Work Continues On The Glastron

blazeracer

New member
Read a few forums, seems like a waste of money to those who have tried it. One guy said he gained one MPH, but also said the gain may have been from smoother water conditions on the after comparison. I think getting the hull's clear coat polished to a high shine will work just as well.
 

jdeaton

New member
OK Here goes, my explanation of speedcoat.  Speedcoat is a paint type material, that helps break up the suction caused by water sliding over the surface of the hull.  It would seem that the smoother the surface the faster you go, but in reality water will form a suction and cause drag.  You will get faster speeds on a slight chop, 2 inch is optimum, than you will on a glass smooth lake.  James when your getting close to 100 MPH and the price of speed is about $1000.00 for each additional MPH, the 30 buck for speedcoat is well worth the money.  I don't recommend you need speedcoat, I just asked, since your right there, why not?  a MPH is an MPH.
 

Crusader

Moderator
DiamondJim said:
OK Here goes, my explanation of speedcoat.  Speedcoat is a paint type material, that helps break up the suction caused by water sliding over the surface of the hull.  It would seem that the smoother the surface the faster you go, but in reality water will form a suction and cause drag.  You will get faster speeds on a slight chop, 2 inch is optimum, than you will on a glass smooth lake.  James when your getting close to 100 MPH and the price of speed is about $1000.00 for each additional MPH, the 30 buck for speedcoat is well worth the money.  I don't recommend you need speedcoat, I just asked, since your right there, why not?  a MPH is an MPH.
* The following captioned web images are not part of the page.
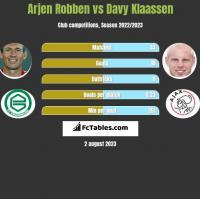 Arjen Robben vs Davy Klaassen h2h player stats
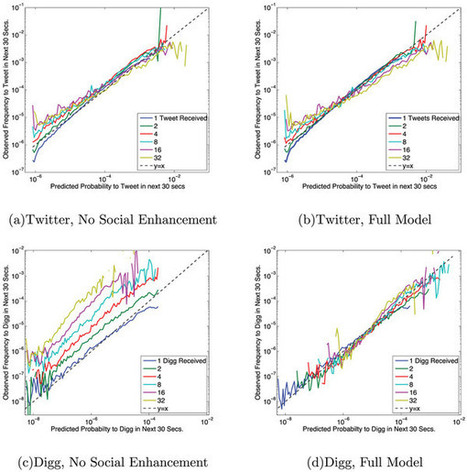 The Simple Rules of Social Contagion : Scientific Reports : Nature Publishing Group | Dynamics on complex networks | Scoop.it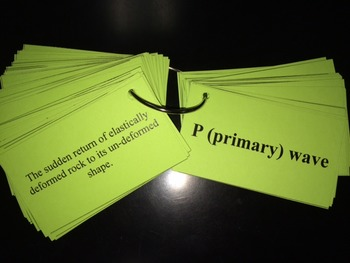 6th Grade Science Earthquake Flashcards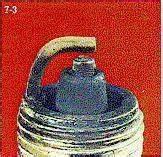 Bougie 2cv : storingen bougiekleur ~ Gottalentnigeria.com Avis de Voitures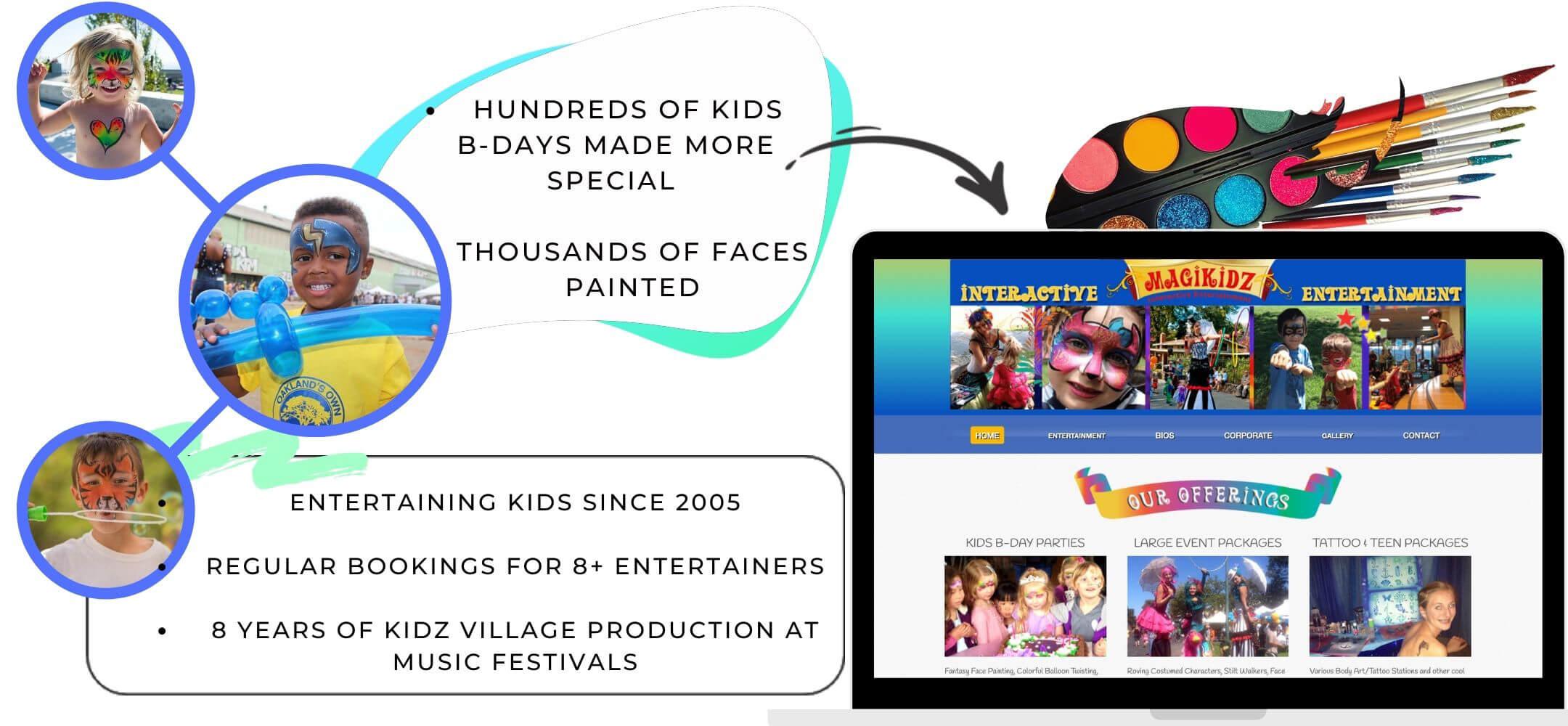 MagiKidz - kids entertainment company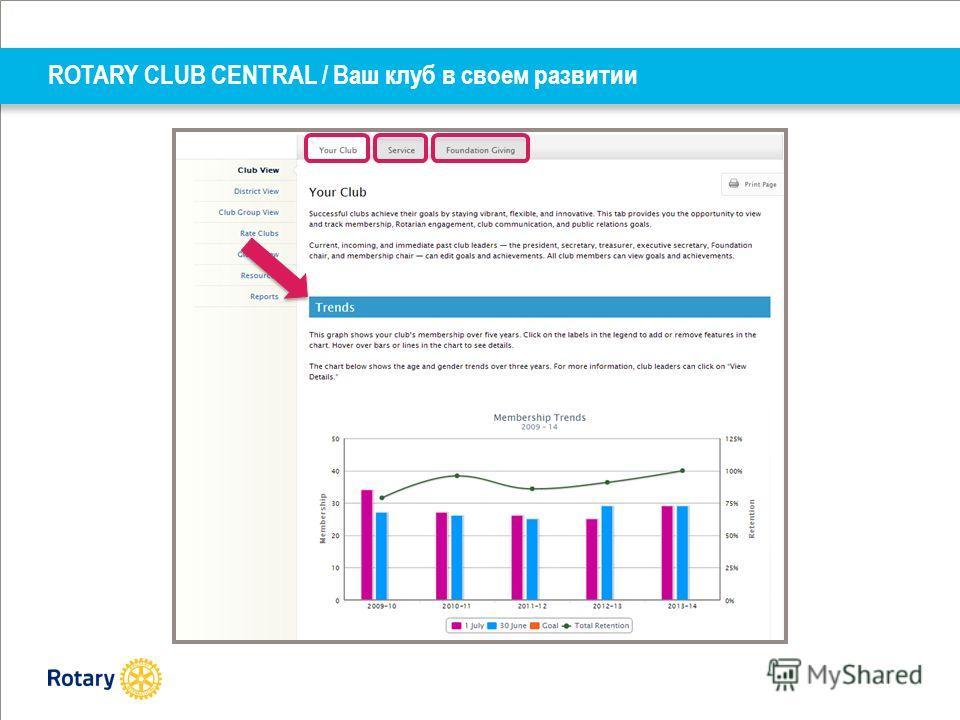 ROTARY CLUB CENTRAL / Ваш клуб в своем развитии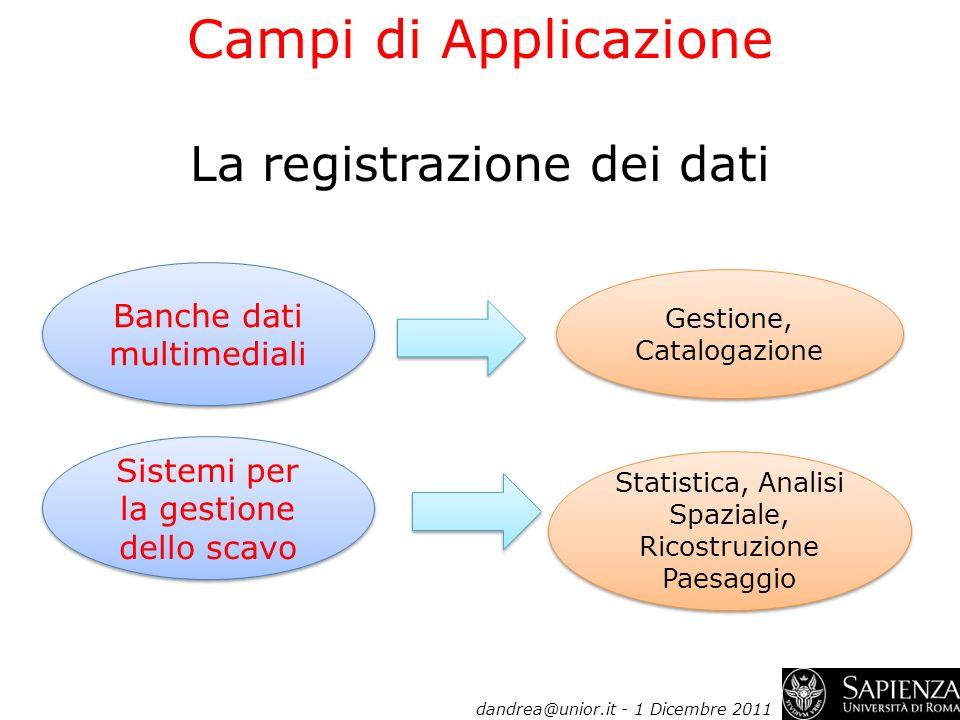 Campi di Applicazione La registrazione dei dati Banche dati multimediali Gestione, Catalogazione Sistemi per la gestione dello scavo Statistica, Anali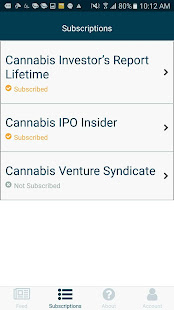 National Institute for Cannabis Investors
The way it was explained to me is that it's like a teflon coating on a frying pan that actually deflects water.....if the water doesn't stick to the bottom of the hull, it's deflected thus providing less friction.

Certainly makes sense to me.

If you wax your hull, that'll last one, maybe two outings and then the wax will be gone. This stuff stays on and deflects water for a long time.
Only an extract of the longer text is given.